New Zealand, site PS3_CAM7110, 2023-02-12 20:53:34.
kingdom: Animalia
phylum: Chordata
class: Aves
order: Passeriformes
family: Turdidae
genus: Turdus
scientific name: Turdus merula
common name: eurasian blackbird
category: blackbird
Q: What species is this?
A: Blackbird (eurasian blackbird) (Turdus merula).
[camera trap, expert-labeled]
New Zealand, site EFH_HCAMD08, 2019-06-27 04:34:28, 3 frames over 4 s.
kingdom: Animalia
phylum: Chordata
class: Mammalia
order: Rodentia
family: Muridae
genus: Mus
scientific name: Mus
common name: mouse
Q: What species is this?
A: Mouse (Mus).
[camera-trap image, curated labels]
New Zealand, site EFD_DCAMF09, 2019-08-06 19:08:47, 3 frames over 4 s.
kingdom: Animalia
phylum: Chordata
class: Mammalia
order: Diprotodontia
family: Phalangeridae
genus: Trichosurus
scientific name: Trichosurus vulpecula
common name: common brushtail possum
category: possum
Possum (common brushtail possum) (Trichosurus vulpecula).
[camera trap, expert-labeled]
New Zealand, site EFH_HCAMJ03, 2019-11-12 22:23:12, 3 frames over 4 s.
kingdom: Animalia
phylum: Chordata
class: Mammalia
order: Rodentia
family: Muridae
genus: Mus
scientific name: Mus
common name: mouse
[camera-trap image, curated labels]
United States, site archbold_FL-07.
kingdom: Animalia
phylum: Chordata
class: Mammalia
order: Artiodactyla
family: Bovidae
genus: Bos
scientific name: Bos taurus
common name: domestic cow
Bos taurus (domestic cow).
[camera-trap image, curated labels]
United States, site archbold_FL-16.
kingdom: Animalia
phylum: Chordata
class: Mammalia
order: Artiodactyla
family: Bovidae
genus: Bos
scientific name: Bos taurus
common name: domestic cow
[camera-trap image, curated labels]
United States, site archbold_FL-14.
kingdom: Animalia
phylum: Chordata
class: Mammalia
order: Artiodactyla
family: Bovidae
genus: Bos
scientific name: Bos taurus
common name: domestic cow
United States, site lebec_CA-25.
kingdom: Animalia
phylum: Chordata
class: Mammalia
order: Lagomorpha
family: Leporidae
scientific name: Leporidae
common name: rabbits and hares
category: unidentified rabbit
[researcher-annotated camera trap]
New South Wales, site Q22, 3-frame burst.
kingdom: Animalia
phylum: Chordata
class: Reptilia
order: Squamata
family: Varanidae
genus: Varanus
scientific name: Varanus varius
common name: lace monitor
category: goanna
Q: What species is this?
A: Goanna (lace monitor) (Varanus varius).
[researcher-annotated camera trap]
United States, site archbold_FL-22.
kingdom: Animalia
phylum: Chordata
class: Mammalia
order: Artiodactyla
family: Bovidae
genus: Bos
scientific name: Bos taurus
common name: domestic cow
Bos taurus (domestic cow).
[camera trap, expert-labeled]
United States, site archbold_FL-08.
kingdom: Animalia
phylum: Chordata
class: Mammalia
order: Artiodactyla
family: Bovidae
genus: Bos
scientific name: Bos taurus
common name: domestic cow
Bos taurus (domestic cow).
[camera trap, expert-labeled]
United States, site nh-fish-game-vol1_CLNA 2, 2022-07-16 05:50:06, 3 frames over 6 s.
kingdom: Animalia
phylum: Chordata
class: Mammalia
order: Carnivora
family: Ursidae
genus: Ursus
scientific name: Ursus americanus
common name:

**WORK TO COMPLETE:** A word-for-word copy of the data above is the goal, so set it all down again.

**SOLUTION TO THE EXERCISE:**
New Zealand, site PS3_CAM7110, 2023-02-12 20:53:34.
kingdom: Animalia
phylum: Chordata
class: Aves
order: Passeriformes
family: Turdidae
genus: Turdus
scientific name: Turdus merula
common name: eurasian blackbird
category: blackbird
Q: What species is this?
A: Blackbird (eurasian blackbird) (Turdus merula).
[camera trap, expert-labeled]
New Zealand, site EFH_HCAMD08, 2019-06-27 04:34:28, 3 frames over 4 s.
kingdom: Animalia
phylum: Chordata
class: Mammalia
order: Rodentia
family: Muridae
genus: Mus
scientific name: Mus
common name: mouse
Q: What species is this?
A: Mouse (Mus).
[camera-trap image, curated labels]
New Zealand, site EFD_DCAMF09, 2019-08-06 19:08:47, 3 frames over 4 s.
kingdom: Animalia
phylum: Chordata
class: Mammalia
order: Diprotodontia
family: Phalangeridae
genus: Trichosurus
scientific name: Trichosurus vulpecula
common name: common brushtail possum
category: possum
Possum (common brushtail possum) (Trichosurus vulpecula).
[camera trap, expert-labeled]
New Zealand, site EFH_HCAMJ03, 2019-11-12 22:23:12, 3 frames over 4 s.
kingdom: Animalia
phylum: Chordata
class: Mammalia
order: Rodentia
family: Muridae
genus: Mus
scientific name: Mus
common name: mouse
[camera-trap image, curated labels]
United States, site archbold_FL-07.
kingdom: Animalia
phylum: Chordata
class: Mammalia
order: Artiodactyla
family: Bovidae
genus: Bos
scientific name: Bos taurus
common name: domestic cow
Bos taurus (domestic cow).
[camera-trap image, curated labels]
United States, site archbold_FL-16.
kingdom: Animalia
phylum: Chordata
class: Mammalia
order: Artiodactyla
family: Bovidae
genus: Bos
scientific name: Bos taurus
common name: domestic cow
[camera-trap image, curated labels]
United States, site archbold_FL-14.
kingdom: Animalia
phylum: Chordata
class: Mammalia
order: Artiodactyla
family: Bovidae
genus: Bos
scientific name: Bos taurus
common name: domestic cow
United States, site lebec_CA-25.
kingdom: Animalia
phylum: Chordata
class: Mammalia
order: Lagomorpha
family: Leporidae
scientific name: Leporidae
common name: rabbits and hares
category: unidentified rabbit
[researcher-annotated camera trap]
New South Wales, site Q22, 3-frame burst.
kingdom: Animalia
phylum: Chordata
class: Reptilia
order: Squamata
family: Varanidae
genus: Varanus
scientific name: Varanus varius
common name: lace monitor
category: goanna
Q: What species is this?
A: Goanna (lace monitor) (Varanus varius).
[researcher-annotated camera trap]
United States, site archbold_FL-22.
kingdom: Animalia
phylum: Chordata
class: Mammalia
order: Artiodactyla
family: Bovidae
genus: Bos
scientific name: Bos taurus
common name: domestic cow
Bos taurus (domestic cow).
[camera trap, expert-labeled]
United States, site archbold_FL-08.
kingdom: Animalia
phylum: Chordata
class: Mammalia
order: Artiodactyla
family: Bovidae
genus: Bos
scientific name: Bos taurus
common name: domestic cow
Bos taurus (domestic cow).
[camera trap, expert-labeled]
United States, site nh-fish-game-vol1_CLNA 2, 2022-07-16 05:50:06, 3 frames over 6 s.
kingdom: Animalia
phylum: Chordata
class: Mammalia
order: Carnivora
family: Ursidae
genus: Ursus
scientific name: Ursus americanus
common name:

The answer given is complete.